- **Prompt**: Starting at the line that holds "scientific name: Apteryx" and stopping at the line that holds "family: Suidae", restate the records below word for word, with both of those lines included.

- **Material provided**:
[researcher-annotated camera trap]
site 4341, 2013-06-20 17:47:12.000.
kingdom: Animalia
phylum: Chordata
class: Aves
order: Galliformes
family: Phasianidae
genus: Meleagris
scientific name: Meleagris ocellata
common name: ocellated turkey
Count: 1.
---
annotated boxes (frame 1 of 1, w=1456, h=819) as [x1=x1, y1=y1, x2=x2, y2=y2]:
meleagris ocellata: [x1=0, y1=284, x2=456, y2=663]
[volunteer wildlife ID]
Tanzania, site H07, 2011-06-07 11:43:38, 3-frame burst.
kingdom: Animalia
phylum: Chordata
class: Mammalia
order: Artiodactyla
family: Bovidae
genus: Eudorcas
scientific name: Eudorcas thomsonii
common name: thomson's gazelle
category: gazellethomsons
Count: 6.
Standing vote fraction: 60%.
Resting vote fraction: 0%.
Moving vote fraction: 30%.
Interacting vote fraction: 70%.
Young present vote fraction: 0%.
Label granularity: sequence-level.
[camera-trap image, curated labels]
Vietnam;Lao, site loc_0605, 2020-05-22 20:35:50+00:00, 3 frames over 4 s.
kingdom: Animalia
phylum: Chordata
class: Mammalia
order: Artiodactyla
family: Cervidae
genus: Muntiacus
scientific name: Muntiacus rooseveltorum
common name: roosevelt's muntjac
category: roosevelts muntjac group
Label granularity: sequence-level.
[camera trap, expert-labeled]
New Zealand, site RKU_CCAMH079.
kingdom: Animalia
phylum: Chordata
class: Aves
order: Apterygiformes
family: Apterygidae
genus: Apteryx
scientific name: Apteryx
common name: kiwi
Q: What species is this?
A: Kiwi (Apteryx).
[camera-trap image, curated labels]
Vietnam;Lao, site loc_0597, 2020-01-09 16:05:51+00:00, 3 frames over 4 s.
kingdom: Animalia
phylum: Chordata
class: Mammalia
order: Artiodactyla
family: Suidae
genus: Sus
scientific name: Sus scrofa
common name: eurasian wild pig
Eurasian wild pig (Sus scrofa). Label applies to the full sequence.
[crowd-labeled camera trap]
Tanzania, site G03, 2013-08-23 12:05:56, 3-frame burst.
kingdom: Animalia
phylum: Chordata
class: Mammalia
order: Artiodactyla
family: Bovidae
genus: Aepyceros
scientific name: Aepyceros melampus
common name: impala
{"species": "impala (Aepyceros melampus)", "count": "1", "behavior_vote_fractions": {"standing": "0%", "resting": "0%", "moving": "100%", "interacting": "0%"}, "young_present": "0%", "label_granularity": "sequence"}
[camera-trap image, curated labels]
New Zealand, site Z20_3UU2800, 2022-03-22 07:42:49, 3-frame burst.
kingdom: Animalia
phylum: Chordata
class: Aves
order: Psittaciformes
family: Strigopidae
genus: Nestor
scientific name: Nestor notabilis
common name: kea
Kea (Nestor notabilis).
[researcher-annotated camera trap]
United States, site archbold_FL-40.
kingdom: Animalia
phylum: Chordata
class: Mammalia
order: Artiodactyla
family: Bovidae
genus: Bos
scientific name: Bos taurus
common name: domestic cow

- **Expected answer**:
scientific name: Apteryx
common name: kiwi
Q: What species is this?
A: Kiwi (Apteryx).
[camera-trap image, curated labels]
Vietnam;Lao, site loc_0597, 2020-01-09 16:05:51+00:00, 3 frames over 4 s.
kingdom: Animalia
phylum: Chordata
class: Mammalia
order: Artiodactyla
family: Suidae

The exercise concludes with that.